Instructions to follow: Copy the records word for word, beginning at the line containing "What out of" and continuing through the last line of the records.

Input for this task:
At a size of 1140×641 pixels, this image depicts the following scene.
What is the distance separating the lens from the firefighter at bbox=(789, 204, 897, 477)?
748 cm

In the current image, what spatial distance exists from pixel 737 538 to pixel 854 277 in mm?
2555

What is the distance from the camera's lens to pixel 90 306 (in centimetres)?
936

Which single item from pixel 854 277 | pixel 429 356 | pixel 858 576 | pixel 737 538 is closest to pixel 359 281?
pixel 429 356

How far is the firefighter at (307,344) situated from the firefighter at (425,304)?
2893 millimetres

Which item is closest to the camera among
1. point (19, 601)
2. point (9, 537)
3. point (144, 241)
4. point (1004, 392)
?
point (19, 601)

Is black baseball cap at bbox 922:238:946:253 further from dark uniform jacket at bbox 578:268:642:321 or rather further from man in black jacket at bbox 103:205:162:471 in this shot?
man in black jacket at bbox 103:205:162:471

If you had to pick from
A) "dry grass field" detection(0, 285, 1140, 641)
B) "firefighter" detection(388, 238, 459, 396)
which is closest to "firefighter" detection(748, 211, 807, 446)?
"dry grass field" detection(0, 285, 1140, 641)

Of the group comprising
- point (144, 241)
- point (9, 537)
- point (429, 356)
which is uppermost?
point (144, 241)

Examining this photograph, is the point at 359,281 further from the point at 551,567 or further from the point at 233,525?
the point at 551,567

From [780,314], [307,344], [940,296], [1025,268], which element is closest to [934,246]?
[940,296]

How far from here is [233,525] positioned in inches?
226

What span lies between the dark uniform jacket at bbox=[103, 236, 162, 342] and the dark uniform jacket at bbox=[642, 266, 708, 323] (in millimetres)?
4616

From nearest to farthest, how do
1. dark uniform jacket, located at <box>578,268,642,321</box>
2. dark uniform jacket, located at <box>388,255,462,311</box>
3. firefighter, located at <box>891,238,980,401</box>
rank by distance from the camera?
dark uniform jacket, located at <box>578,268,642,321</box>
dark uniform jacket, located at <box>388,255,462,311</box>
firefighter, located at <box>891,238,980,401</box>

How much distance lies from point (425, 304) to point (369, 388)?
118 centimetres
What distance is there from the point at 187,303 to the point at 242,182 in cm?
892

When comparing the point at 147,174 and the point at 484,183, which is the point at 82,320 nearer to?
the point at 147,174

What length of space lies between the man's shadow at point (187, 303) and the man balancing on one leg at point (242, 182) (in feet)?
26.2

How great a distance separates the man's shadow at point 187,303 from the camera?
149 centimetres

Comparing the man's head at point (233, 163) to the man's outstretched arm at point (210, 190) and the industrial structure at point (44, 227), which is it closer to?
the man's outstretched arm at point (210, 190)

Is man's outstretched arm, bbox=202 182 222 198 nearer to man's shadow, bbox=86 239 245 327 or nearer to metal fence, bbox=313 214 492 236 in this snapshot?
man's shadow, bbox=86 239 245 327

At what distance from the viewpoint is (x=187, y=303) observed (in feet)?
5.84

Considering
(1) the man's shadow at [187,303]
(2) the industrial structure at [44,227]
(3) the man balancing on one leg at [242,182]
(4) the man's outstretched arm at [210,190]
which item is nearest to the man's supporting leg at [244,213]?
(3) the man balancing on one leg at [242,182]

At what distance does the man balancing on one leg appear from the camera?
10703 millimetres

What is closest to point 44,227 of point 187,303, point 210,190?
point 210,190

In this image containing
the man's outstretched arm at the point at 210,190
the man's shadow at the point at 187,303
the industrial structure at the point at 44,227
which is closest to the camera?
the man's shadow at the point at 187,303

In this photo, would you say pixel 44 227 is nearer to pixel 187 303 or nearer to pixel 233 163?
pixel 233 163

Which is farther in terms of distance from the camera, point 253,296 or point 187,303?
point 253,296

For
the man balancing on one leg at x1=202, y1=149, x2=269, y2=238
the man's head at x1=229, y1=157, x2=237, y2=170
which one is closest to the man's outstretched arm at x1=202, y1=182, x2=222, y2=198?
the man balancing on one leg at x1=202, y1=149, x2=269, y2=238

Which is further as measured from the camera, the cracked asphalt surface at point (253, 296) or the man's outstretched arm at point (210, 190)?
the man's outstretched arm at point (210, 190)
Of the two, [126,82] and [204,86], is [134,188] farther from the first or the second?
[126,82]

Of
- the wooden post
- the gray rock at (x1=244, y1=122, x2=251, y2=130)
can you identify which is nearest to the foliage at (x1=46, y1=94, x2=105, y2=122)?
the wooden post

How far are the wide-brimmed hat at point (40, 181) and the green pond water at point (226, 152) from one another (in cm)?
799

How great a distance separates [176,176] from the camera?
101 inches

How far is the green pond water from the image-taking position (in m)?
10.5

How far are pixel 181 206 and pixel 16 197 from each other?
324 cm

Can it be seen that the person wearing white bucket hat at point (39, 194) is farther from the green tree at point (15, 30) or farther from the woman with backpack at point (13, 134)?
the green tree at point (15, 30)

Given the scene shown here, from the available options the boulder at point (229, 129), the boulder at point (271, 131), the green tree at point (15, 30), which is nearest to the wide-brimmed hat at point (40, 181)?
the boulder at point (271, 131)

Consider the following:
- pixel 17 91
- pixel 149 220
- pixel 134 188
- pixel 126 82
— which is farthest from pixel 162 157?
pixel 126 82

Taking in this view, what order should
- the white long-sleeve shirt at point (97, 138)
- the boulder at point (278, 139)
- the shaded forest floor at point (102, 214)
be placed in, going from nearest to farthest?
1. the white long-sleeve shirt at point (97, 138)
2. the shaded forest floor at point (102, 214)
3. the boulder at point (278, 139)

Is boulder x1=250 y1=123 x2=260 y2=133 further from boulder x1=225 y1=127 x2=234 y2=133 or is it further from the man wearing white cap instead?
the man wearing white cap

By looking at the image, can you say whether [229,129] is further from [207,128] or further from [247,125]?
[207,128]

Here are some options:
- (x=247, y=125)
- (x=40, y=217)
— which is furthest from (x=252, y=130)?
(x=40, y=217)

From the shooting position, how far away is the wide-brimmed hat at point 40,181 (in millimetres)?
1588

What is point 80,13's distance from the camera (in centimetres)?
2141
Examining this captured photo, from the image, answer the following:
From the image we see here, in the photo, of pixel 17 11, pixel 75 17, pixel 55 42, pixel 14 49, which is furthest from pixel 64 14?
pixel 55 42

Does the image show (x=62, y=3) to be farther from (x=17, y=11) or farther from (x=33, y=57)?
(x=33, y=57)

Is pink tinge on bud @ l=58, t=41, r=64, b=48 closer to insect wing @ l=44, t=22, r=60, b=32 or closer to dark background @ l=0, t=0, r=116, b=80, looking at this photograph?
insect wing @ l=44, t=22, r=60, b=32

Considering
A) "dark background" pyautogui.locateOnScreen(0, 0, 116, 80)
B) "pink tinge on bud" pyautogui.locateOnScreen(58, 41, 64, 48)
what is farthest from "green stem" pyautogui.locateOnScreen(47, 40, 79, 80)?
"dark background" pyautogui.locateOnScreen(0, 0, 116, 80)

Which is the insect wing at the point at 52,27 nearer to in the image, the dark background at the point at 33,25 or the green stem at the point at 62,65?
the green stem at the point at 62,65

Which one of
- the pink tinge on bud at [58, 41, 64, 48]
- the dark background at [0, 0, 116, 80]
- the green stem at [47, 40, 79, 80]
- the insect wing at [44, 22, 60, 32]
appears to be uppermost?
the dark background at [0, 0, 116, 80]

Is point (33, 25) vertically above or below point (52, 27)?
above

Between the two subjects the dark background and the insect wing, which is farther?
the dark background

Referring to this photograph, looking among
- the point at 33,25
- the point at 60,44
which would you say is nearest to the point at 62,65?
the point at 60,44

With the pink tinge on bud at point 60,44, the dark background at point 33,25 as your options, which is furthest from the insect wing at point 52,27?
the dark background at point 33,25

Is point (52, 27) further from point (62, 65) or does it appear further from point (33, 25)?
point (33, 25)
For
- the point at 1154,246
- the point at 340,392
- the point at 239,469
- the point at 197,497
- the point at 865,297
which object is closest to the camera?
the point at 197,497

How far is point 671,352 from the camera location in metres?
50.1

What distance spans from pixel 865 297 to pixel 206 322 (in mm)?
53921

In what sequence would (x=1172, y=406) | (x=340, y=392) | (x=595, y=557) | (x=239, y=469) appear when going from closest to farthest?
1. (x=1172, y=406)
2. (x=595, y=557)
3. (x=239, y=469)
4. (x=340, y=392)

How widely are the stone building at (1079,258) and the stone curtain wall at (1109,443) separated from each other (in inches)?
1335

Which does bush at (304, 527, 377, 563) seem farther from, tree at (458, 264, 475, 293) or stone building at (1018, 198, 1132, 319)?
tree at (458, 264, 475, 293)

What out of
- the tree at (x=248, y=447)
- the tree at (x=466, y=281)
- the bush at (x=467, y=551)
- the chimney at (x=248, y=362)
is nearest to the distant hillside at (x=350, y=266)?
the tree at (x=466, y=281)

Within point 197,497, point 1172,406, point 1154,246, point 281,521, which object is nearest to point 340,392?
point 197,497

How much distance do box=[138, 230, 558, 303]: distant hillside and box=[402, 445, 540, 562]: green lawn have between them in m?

Answer to this exercise:
What out of
- the tree at (x=248, y=447)
- the tree at (x=466, y=281)
- the bush at (x=467, y=551)
- the chimney at (x=248, y=362)
is nearest to the distant hillside at (x=350, y=266)?
the tree at (x=466, y=281)

Within point 197,497, point 1172,406, point 1154,246, point 281,521, which object is nearest to point 340,392?
point 197,497

How much distance do box=[138, 230, 558, 303]: distant hillside and box=[402, 445, 540, 562]: green lawn have between them in m?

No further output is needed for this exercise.